Cement manufacturer Bamburi #ticker:BAMB has more than halved interim dividend payout to shareholders after it suffered a 36.21 per cent dip in half-year net profit for the period ended June 30.

The firm, listed on the Nairobi Securities Exchange #ticker:NSE , attributed the profit drop to low demand from a softening construction industry and weak prices due to fierce competition by producers.

The giant cement maker yesterday announced a net income of Sh1.85 billion in the six-month, down from Sh2.90 billion in the same period last year. This was on the back of a Sh1.57 billion decline in revenue to Sh17.54 billion from Sh19.11 billion attributed to a slowdown in construction activity ahead of the August 8 polls.

Shareholders will get Sh2.50 interim dividend per share, 58.83 per cent less than the firm paid 12 months ago.

Bamburi also owns Hima Cement Ltd in neighbouring Uganda.

The company blamed the drop in sales on reduced private sector investment, especially in individual home builder segment, delays in some infrastructure projects and drought conditions which have persisted since the last quarter of 2016.

The Ugandan business, however, “enjoyed good market conditions”, posting “good performance” in domestic and export sales in the review period, Bamburi said.

France’s conglomerate Larfage controls 58.6 per cent of the cement maker.

READ: Cement production, use fall in first half

The firm kept a tight lid on operating costs which were flat, declining 0.53 per cent to Sh14.88 billion.

“While the underlying business remains solid in Kenya, the market faced softening demand,” managing director Bruno Pescheux said in a statement.

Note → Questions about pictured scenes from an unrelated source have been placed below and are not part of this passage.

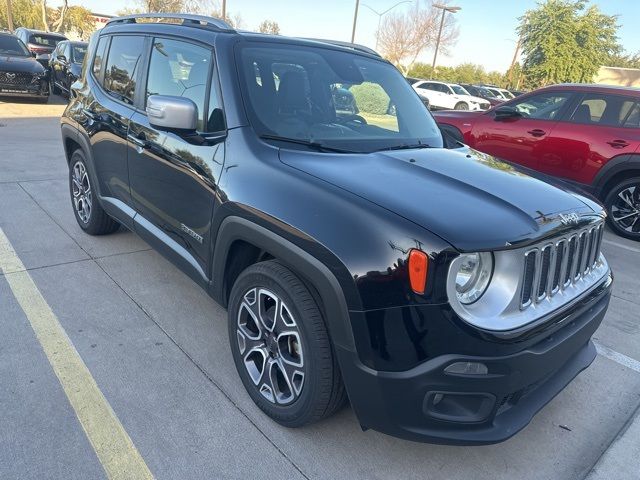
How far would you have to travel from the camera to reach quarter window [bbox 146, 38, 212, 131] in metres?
2.94

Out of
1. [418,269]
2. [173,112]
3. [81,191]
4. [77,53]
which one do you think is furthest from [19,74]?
[418,269]

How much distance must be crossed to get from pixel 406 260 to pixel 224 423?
4.34ft

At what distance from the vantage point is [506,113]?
22.9ft

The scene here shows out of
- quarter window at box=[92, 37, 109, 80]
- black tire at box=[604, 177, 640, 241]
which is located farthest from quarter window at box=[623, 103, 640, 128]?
quarter window at box=[92, 37, 109, 80]

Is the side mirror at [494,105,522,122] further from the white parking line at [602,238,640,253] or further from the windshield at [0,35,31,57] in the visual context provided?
the windshield at [0,35,31,57]

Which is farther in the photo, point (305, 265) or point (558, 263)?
point (558, 263)

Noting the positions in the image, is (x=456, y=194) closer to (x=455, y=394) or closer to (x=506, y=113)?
(x=455, y=394)

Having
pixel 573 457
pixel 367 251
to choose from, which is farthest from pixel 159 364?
pixel 573 457

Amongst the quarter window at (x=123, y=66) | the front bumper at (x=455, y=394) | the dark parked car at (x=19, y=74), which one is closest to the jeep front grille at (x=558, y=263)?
the front bumper at (x=455, y=394)

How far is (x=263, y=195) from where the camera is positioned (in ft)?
7.89

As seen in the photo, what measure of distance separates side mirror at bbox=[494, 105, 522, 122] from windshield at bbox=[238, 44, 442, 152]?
3.78 meters

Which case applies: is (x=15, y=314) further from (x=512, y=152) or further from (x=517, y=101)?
(x=517, y=101)

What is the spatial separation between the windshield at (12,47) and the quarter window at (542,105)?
12623 mm

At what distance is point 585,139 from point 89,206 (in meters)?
5.81
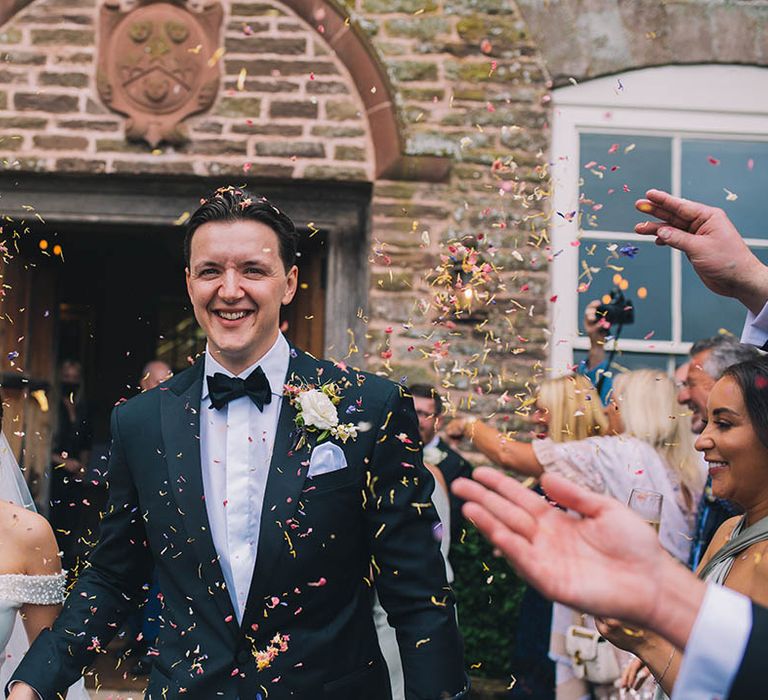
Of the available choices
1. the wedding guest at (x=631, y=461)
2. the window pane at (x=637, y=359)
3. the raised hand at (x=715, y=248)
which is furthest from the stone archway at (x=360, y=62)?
the raised hand at (x=715, y=248)

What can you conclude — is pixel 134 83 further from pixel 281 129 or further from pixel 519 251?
pixel 519 251

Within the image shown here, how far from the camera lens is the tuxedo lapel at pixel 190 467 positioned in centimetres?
255

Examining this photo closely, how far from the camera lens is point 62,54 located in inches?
236

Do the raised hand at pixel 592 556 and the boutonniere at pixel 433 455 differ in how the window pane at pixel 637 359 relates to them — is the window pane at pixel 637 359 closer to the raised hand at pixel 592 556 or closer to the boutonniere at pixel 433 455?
the boutonniere at pixel 433 455

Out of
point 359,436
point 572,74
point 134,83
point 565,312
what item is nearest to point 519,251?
point 565,312

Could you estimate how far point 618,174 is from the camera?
6367mm

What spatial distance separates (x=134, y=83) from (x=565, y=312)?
2885mm

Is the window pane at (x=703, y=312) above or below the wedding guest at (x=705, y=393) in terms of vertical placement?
above

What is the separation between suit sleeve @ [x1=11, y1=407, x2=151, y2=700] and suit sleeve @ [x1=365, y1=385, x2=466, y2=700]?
68 centimetres

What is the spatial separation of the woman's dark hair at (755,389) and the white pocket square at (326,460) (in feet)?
3.62

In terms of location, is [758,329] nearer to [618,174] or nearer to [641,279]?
[641,279]

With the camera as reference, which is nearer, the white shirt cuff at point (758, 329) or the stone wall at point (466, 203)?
the white shirt cuff at point (758, 329)

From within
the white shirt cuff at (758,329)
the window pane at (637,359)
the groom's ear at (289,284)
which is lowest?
the window pane at (637,359)

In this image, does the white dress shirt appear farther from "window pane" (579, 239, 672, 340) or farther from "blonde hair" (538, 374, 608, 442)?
"window pane" (579, 239, 672, 340)
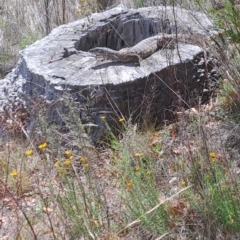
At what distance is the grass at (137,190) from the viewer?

The firm, nonetheless, sees construction activity picking up from October when a new government is expected to have been sworn into office if the Supreme Court throws out the ongoing presidential petition by the Opposition, the National Super Alliance. The seven-judge bench is constitutionally required to deliver its verdict next week.

“We expect the Kenyan market will rebound in the last quarter (October-December) while the Ugandan market is expected to continue performing well in line with the projected growth in both the domestic and regional markets,” Pescheux said.

The country’s largest cement maker by market share is expanding grinding capacity at its Athi River plant and in Uganda by 1.8 million tonnes, a project it started in January and is set for completion mid-next year.

Bamburi said increased capacity will “solidify” its position as the lowest cost producer in the region, giving it a pricing edge over competitors.

“Though 1H17 (half-year 2017) performance has set the stage for revising FY17 (full-year) downwards, we do not see any immediate spill-over risk to our medium-term forecasts,” Standard Investment Bank said in a note to investors. “In addition, we expect Bamburi’s cash-rich position, compared to highly geared competitors, to offer downward protection against soft cement demand and intense competition.”